The new Jaguar XJ is a well-rounded car that oozes styles and is exciting to drive
This new Jaguar XJ is a deeply impressive car, one that has strong character and plenty of appeal as we found out. Taking on the Mercedes-Benz S-class, the BMW 7-series and the new Audi A8 is no small task after all.
This big Jag oozes presence, lots of it. The way school kids point excitedly and supercar-hardened people's gawp tells you they like the XJ's overall design stance. And, unlike the long wheelbase versions of its German rivals which look a bit too stretched, the XJ's long bonnet and swooping roofline make it look like it was designed to be stretched in the first place.
It is entirely convincing as a luxury car on the inside as well. There's a nice cockpit-like feel created by the high centre tunnel when you slide into the accommodating seats. Thumb the starter button and, like the smaller XF, the gear selector rises out of the centre console as the 3.0-litre twin-turbo diesel hums to life.
Leather and well finished wood adorn most surfaces and there is a new-to-Jaguar digital dashboard display, in place of conventional, real analogue dials. Its resolution is fabulous and there are some neat graphics: speeds closest to the car's current velocity are beautifully highlighted while the rest is dimmed, and the manual gearchange selection shows up superbly. We especially like the old-school air-con vents that look and function brilliantly.
The rear seats, an important selecting criterion in India, are fantastic. The almost 3.2-metre-long wheelbase ensures there is plenty of legroom and more headroom than the swooping roof-line suggests; the rooflining is scooped out to make this possible. And, the seats are wide and comfortable – maybe not as nice as an S-class but impressive nonetheless. Equipped with the rear seat entertainment package, the car gets a gaming-console-like touch-screen remote to control the headrest-mounted screens. If anything, it's the low seats and the rather small rear windows that you could complain about – the XJ's rear seats don't give rear seat passengers the commanding view outside that a Merc S-class does.

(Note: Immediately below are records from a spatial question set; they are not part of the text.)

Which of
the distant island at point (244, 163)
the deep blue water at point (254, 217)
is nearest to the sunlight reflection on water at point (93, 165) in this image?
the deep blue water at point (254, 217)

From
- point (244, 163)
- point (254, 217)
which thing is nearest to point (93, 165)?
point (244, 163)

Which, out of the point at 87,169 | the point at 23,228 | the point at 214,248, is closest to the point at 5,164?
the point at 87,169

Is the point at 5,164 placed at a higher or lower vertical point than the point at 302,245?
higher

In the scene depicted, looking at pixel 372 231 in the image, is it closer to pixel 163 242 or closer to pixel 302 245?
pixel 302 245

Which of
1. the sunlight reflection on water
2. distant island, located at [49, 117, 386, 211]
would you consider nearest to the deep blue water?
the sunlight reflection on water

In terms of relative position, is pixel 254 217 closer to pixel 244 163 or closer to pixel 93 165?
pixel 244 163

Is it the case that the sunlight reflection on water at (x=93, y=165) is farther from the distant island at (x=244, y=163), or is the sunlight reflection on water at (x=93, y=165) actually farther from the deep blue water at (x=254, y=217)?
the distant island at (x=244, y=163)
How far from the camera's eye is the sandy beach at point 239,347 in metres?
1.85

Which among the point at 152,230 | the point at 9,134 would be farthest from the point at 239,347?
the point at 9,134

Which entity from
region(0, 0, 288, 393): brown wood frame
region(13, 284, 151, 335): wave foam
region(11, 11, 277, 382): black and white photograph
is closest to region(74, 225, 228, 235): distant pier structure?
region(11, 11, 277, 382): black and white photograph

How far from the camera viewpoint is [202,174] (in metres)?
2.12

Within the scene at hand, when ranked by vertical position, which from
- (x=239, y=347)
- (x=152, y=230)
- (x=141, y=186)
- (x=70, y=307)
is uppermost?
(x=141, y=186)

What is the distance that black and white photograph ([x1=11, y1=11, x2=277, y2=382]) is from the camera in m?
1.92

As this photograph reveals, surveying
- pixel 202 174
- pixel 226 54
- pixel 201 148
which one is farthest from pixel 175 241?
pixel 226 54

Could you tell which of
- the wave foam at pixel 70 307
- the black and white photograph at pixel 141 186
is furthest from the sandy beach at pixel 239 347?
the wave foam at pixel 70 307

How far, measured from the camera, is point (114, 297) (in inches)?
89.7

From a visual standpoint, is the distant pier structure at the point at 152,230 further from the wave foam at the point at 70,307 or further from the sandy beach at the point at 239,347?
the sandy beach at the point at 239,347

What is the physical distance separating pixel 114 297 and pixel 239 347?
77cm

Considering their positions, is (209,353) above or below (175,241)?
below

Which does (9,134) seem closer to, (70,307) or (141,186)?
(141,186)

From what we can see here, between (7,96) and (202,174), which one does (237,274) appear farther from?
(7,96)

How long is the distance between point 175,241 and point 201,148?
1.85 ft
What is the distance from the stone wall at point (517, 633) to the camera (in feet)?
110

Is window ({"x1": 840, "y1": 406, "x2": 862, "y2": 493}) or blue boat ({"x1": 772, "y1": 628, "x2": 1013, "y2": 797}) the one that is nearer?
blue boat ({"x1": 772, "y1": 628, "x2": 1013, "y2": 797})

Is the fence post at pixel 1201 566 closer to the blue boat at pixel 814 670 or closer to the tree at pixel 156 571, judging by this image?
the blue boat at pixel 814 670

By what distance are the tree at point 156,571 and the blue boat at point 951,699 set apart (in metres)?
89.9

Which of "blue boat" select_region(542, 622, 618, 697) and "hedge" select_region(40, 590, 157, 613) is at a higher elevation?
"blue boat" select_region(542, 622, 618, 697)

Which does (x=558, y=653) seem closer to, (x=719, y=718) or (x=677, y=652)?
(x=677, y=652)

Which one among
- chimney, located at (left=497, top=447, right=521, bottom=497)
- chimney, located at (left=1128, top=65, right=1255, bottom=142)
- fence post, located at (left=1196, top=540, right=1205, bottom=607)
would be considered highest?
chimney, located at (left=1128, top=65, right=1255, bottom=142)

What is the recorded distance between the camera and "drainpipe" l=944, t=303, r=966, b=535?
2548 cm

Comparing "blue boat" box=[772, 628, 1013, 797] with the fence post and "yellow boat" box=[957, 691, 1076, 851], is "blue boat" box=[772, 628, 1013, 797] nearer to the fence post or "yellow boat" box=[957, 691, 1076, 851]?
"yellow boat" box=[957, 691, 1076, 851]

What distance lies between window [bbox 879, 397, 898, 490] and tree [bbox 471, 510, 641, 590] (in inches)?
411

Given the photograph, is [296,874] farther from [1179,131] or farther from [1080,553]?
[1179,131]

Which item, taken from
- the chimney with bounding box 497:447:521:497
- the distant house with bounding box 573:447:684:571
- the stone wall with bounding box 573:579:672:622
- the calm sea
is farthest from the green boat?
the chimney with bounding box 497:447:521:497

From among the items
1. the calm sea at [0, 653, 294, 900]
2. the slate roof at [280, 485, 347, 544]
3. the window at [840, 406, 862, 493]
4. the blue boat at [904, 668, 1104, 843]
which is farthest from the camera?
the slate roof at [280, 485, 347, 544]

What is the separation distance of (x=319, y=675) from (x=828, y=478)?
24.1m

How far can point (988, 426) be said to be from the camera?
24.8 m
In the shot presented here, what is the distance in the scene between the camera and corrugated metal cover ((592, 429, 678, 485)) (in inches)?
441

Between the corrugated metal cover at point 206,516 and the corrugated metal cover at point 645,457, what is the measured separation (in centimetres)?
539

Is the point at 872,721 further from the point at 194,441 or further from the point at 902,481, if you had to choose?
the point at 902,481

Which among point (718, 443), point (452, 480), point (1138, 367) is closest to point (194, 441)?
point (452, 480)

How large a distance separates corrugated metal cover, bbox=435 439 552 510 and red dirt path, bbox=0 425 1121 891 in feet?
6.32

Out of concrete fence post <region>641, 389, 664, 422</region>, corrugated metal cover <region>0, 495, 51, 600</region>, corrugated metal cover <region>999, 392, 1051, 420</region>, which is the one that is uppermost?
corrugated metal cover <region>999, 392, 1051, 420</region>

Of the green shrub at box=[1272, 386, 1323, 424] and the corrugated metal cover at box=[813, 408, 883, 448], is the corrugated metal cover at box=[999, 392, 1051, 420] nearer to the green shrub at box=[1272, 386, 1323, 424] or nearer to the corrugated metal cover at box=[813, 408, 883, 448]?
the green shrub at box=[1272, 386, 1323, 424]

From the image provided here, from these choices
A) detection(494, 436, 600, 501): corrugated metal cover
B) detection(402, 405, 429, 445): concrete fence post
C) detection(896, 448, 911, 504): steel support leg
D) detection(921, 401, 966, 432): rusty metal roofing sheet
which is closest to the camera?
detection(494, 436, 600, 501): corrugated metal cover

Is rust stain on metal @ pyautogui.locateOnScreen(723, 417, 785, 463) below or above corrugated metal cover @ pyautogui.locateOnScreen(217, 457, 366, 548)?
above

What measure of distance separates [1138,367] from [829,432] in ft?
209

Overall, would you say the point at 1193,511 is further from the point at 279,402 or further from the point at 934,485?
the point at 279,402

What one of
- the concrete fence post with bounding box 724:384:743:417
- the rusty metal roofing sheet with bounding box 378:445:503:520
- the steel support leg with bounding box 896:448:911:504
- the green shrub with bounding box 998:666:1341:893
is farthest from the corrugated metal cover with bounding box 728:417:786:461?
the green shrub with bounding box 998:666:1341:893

The latest XJ uses aluminium for its body panels and chassis, an expensive process but one that, in the luxury class, only Audi's A8 shares. Unencumbered by the A8's four-wheel-drive system, however, the rear-wheel-drive XJ is one of the lightest cars in this class. Even this long-wheelbase version, at 1813kg, weighs just 13kg more than the smaller XF diesel!
This light weight means the 271bhp and 61.18kgm of torque don't work too hard to make the XJ get to 100kph in 8.5sec and even this figure doesn't tell you how effortlessly the XJ diesel adds speed in real-world use. What that figure also doesn't effectively communicate is how satisfying the diesel powertrain is to use. Throttle response is accurate, power delivery is linear and the six-speed auto 'box is intuitive, so you know exactly how much throttle to feed at all times. In Sport mode, the gearbox holds gears for longer and the shifts are quicker (and a little less smooth). Flicking the steering wheel-mounted paddles activates a manual mode which, if the car is set to Dynamic mode, will hold gears to the limiter. The powertrain is so refined that you can hear some tyre roar over course surfaces.
The other happy corollary of the Jag's light weight is that it simply doesn't feel its size when you feel like driving hard. Jaguar engineers developed both the short wheelbase and long wheelbase versions alongside each other with the chassis development of the LWB version even taking precedence at times. This shows in the way this 5.2-metre-long saloon changes direction with the agility and precision we've not seen on any other car this size, including the BMW 7-series.
The steering is light but accurate and the balance is impressively neutral for a car this long. And, unsurprisingly, with its long wheelbase, it feels supremely stable and planted at high speeds. This is one of those cars that shrinks around you the faster you go.
Switch the adjustable dampers to their softer setting and you'll find a car that rides with aplomb over most surfaces with the occasional shudder over lumpy surfaces. It doesn't have the same authority over bad sections as a Merc S-class but then again, the S doesn't have the XJ's low-profile 245/45-R19 tyres.
The long wheelbase and ground-hugging stance mean you have to be extra careful over speedbreakers. There's also that rather narrow boot aperture that will make loading bigger pieces of luggage a bit of a task.
The XJ diesel in Portfolio spec costs Rs. 83 lakh. It is a well-rounded car that is so full of character. But the downside is the relatively small dealer network, which means it won't be practical to own.